An email obtained by Friends of the Earth details discussions between British and Canadian diplomats, in which Gordon Campbell, Canada's High Commissioner in the United Kingdom, says the tar sands are “a totemic issue, hitting directly on Brand Canada.”
The comment is ill-timed as Alberta officials, currently on a whirlwind tour of Europe, work to convince EU government officials that tar sands oil is no more carbon intensive than other forms of fossil fuels. Oil derived from Alberta's tar sands comes with a high carbon price tag, emitting 20 percent more climate change pollution than light crude oils.

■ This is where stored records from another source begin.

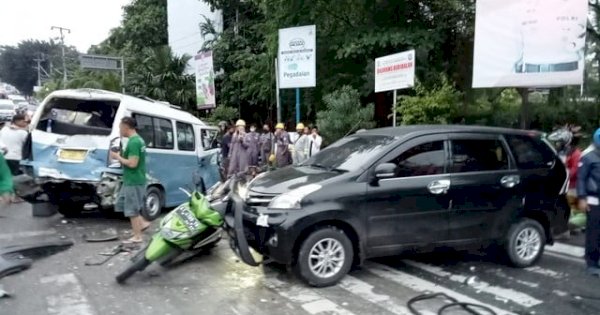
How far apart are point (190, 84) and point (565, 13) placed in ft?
73.3

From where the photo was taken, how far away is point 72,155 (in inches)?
342

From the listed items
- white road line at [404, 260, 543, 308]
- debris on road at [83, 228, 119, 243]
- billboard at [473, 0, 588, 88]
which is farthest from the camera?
billboard at [473, 0, 588, 88]

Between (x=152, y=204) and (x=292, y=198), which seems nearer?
(x=292, y=198)

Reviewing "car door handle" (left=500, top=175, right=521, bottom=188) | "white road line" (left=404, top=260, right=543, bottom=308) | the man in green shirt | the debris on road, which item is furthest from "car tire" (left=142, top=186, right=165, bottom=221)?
"car door handle" (left=500, top=175, right=521, bottom=188)

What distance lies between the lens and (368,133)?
21.9 ft

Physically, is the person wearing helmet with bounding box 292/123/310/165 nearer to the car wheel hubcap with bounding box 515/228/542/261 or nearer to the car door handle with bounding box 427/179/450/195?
the car wheel hubcap with bounding box 515/228/542/261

This spring the European Union will issue a report expected to set a higher carbon tax on tar sands oil than on conventional oil. The Alberta government has responded with intensive lobbying in a, perhaps misplaced, effort to manage bitumen's international reputation.
In a recent letter to Jose Manuel Borroso, President of the European Commission, Alberta's Premier Alison Redford claimed the EU's proposed carbon tax, “…is designed to discriminate uniquely against Alberta's energy production.”
Alberta's efforts, however, may be doing more harm than good.
The news outlet, Euractiv, has one Member of the European Parliament on the record saying the latest comment by Campbell, along with the Alberta government's aggressive lobbying, is hurting Canada's image in the eyes of the international community.